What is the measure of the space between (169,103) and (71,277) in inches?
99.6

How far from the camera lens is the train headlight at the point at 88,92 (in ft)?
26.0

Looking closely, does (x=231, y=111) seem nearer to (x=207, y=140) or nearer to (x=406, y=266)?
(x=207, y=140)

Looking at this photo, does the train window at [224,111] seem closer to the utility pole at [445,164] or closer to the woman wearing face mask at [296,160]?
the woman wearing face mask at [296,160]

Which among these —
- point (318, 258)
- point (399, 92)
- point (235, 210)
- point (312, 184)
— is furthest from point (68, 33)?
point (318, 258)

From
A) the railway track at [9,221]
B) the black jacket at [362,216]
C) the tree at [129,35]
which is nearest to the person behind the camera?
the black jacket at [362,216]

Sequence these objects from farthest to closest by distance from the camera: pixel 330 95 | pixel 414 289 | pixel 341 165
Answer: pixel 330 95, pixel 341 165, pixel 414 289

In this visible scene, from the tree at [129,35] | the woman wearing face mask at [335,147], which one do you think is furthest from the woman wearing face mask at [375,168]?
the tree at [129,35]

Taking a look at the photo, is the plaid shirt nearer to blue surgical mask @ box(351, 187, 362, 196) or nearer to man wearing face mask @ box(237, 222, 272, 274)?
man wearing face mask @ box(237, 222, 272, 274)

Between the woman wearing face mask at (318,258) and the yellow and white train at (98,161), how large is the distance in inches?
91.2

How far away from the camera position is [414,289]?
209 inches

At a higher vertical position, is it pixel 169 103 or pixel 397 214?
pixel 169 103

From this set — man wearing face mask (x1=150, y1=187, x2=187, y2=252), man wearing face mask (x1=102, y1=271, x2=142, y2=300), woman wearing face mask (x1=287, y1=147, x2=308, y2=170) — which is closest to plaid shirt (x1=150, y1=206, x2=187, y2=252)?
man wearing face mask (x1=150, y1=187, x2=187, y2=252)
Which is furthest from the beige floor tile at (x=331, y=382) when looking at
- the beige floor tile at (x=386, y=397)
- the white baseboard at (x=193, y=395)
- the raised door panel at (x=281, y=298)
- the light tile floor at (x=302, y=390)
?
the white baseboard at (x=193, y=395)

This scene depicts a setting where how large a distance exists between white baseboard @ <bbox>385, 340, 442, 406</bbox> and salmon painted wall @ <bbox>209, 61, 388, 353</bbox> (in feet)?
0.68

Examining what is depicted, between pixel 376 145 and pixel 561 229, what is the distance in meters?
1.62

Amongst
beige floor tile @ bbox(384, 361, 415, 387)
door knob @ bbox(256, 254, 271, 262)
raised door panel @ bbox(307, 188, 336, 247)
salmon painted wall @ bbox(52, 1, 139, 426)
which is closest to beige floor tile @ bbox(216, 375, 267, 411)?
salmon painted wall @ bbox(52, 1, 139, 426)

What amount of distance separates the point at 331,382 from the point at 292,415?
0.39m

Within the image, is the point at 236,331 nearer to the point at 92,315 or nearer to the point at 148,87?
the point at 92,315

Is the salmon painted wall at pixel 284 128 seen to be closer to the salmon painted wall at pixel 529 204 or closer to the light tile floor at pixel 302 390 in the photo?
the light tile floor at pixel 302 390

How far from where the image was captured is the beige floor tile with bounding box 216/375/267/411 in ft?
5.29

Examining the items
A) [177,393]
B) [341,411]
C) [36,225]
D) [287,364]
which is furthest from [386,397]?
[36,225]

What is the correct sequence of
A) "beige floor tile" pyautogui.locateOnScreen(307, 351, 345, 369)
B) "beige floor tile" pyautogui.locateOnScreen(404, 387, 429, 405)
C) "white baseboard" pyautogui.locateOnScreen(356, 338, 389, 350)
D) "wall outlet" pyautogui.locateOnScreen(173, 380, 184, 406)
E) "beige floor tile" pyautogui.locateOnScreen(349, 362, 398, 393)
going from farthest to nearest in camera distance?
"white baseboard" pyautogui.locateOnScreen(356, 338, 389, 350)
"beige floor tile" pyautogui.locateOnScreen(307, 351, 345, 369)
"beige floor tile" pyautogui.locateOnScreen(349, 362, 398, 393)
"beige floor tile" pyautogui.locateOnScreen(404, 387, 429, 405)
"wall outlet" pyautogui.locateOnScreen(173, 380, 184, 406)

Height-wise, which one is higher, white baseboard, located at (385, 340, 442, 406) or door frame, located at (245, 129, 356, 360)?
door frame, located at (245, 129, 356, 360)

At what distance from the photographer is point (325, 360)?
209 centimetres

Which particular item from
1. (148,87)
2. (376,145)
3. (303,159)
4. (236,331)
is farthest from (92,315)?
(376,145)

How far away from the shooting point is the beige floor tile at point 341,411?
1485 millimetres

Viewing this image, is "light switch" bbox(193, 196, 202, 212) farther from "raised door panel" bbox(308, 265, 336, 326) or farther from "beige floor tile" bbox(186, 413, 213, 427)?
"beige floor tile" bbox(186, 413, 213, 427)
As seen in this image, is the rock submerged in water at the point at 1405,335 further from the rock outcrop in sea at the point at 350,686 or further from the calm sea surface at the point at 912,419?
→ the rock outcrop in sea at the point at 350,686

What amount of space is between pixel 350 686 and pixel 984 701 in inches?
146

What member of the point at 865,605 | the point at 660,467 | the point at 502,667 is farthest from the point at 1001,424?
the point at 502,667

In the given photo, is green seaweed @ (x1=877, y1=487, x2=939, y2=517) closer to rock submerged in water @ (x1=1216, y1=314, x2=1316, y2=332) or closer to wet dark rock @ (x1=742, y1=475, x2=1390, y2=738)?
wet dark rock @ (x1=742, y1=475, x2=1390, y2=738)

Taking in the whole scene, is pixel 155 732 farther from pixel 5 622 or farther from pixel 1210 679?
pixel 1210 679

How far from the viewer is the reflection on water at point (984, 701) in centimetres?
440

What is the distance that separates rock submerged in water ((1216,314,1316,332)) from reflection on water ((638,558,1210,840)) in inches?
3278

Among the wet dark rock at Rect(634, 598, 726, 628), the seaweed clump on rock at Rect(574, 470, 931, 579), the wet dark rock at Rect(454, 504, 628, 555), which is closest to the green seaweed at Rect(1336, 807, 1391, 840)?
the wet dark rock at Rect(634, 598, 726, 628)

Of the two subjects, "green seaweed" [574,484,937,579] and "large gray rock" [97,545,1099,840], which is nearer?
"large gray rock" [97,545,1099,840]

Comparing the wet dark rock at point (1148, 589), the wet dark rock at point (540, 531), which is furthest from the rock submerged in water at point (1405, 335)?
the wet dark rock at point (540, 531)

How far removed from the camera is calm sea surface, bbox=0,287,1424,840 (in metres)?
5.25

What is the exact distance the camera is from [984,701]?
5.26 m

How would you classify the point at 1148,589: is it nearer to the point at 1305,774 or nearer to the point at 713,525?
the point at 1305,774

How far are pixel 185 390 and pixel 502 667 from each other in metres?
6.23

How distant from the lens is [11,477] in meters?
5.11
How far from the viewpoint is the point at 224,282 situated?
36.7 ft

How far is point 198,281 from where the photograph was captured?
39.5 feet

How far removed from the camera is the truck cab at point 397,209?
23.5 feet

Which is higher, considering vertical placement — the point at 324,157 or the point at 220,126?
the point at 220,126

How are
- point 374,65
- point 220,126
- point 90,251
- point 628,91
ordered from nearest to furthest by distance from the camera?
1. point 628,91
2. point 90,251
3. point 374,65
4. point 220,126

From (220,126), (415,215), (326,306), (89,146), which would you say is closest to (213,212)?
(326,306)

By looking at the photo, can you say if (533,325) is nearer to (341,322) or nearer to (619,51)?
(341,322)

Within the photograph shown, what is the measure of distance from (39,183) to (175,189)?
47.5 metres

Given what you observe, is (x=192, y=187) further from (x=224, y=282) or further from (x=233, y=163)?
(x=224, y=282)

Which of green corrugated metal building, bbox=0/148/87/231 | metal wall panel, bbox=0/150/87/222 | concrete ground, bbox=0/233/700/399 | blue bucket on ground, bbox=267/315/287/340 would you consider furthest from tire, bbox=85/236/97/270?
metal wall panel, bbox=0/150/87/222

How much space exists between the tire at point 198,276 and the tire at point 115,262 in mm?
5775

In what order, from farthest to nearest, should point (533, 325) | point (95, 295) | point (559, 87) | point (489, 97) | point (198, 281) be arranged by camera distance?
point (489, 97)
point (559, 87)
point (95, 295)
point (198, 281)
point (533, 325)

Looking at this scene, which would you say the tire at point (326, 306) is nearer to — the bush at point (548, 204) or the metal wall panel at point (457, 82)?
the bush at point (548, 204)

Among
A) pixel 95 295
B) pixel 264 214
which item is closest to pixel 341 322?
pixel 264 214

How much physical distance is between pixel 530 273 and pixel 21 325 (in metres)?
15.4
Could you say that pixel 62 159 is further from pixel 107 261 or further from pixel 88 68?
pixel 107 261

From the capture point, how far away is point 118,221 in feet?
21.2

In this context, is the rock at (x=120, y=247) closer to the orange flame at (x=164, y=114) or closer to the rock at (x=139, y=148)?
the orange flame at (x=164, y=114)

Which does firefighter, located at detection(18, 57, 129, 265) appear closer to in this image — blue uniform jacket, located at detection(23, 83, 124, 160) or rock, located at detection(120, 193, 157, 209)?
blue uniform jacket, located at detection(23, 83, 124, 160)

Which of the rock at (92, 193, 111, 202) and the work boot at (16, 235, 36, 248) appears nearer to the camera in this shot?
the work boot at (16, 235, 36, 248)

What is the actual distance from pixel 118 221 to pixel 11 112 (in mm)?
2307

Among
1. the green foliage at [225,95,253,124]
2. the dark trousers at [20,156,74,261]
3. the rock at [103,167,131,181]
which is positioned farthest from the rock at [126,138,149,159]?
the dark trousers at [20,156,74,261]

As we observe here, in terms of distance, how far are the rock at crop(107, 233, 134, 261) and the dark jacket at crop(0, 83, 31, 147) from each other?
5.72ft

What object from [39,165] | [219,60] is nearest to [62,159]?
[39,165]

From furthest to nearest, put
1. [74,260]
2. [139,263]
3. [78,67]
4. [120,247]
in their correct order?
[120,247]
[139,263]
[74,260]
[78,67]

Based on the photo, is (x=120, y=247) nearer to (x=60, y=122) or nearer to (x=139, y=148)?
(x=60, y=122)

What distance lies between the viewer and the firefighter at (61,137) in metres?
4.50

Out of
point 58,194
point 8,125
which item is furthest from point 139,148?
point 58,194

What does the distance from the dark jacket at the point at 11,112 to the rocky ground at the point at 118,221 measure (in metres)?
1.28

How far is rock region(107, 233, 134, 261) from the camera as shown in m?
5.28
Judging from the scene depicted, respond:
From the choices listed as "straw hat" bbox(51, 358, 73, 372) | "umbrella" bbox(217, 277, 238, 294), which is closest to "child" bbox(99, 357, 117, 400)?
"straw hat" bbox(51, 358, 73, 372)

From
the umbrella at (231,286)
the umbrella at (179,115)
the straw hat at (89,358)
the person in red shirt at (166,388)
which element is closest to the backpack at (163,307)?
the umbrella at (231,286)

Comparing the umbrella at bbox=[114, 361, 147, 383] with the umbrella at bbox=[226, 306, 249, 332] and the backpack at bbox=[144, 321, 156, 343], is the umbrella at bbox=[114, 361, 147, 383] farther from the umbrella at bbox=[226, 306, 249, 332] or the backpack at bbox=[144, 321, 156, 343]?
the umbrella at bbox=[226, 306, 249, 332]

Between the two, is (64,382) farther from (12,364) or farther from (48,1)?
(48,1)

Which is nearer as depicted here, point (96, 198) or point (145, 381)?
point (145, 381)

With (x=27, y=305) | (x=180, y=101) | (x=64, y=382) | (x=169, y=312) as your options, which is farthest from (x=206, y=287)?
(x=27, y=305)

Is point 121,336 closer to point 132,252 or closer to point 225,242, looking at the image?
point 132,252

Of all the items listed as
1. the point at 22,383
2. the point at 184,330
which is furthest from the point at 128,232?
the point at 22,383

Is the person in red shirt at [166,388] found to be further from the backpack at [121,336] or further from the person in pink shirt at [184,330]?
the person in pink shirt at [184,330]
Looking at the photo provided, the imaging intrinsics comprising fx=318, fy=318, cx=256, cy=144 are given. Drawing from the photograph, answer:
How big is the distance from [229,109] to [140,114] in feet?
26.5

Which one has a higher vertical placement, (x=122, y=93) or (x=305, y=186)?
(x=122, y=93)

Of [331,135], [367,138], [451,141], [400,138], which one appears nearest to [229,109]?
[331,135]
※ ※ ※
- Given request:
Could you set down, word for word, the entries from the line containing "Which one has" through the end of the entries?

- Expected answer:
Which one has a higher vertical placement, (x=122, y=93) or (x=305, y=186)?
(x=122, y=93)

Of [331,135], [367,138], [451,141], [400,138], which one appears nearest to [229,109]?
[331,135]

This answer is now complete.